To implement digital signal processing, MATLAB can be used. MATLAB is an interactive programming language that can be used in implementing DSP applications. It is a high level programming language. The package is widely used in research and industry. It is particularly well known in the following areas: meteorology, aerospace and defence; automotive; biotech, pharmaceutical; medical; and communications. Specialist toolboxes are available for a diverse range of other applications, including statistical analysis, financial modelling, image processing and so on.
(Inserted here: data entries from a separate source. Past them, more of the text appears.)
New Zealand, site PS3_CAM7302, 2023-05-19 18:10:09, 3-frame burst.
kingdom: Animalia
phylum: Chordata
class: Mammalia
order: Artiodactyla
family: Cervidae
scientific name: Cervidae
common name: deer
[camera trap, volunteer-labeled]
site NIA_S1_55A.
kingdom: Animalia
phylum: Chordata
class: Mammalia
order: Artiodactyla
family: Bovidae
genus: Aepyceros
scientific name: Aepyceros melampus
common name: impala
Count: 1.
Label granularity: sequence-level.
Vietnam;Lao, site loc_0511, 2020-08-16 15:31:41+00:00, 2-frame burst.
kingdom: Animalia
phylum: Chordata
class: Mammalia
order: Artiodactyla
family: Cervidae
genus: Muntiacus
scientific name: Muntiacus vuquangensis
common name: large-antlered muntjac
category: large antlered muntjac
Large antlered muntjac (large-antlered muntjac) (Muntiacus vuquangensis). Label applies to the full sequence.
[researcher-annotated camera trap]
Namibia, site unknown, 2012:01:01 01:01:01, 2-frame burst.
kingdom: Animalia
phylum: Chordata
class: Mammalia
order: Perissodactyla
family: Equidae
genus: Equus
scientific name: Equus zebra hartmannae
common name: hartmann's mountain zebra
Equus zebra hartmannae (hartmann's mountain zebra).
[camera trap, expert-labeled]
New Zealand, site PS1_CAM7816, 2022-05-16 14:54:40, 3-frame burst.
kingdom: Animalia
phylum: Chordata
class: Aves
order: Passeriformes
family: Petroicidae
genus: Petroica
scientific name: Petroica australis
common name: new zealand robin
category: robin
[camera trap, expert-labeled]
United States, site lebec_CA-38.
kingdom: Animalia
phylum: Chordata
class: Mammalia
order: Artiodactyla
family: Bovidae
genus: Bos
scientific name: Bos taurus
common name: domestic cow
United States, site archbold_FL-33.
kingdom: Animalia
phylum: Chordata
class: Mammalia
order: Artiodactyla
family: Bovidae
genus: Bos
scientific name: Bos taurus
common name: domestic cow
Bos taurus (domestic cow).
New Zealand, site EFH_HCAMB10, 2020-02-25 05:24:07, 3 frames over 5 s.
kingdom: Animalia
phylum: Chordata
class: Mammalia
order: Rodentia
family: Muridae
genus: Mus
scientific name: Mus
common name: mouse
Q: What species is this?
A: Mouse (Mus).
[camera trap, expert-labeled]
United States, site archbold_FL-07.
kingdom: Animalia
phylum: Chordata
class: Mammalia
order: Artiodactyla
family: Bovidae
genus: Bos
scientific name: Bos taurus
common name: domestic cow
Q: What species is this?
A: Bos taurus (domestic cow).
In this paper, MATLAB is used to implement the digital signal processing of sinusoids using Discrete Fourier Transform (DFT) – Fast Fourier Transform.

1.1 Importance of the Study

This study is important in the following ways:

  1. The study will help point out clearly how Discrete Fourier Transform (DFT) is applied in DSP.
  2. Simulation of signal sampling of sinusoids will be implemented, thereby promoting knowledge in that area of DSP.
  3. The study will reveal how MATLAB can be used to implement signal sampling of sinusoids using Discrete Fourier Transform (DFT).
  4. The study will reveal how a tine domain and frequency domain plot of DFT signal is implemented.
  5. One of the premiere uses of MATLAB is in the analysis of signal processing and control systems this study will provide an application of signal sampling.  
  6. Primarily because of its advantages, DSP is now becoming a first choice in many technologies and applications hence making it very important.
  7. It will help stimulate interest in this area of research.

Concept of Digital Signal Processing (DSP)

Digital Signal Processing can be viewed as the analysis and manipulation of an information signal, such as audio, temperature, voice, and video with the objective of modifying or improving them in a specific way by using mathematical models such as Fourier Transform. DSP is used to work on different types of signals with the intention of filtering, measuring, or compressing. Analogue signals on the other hand differ by capturing needed information and translating it into electric pulses of varying amplitude, whereas digital signal information is translated into binary format where each bit of data is represented by two distinguishable amplitudes. Analogue signals can be represented as sine waves and digital signals are represented as square waves. DSP is applied in different fields, such as oil processing, sound reproduction, radar and sonar, medical image processing, or telecommunications. It is basically applied when signals need to be compressed and reproduced.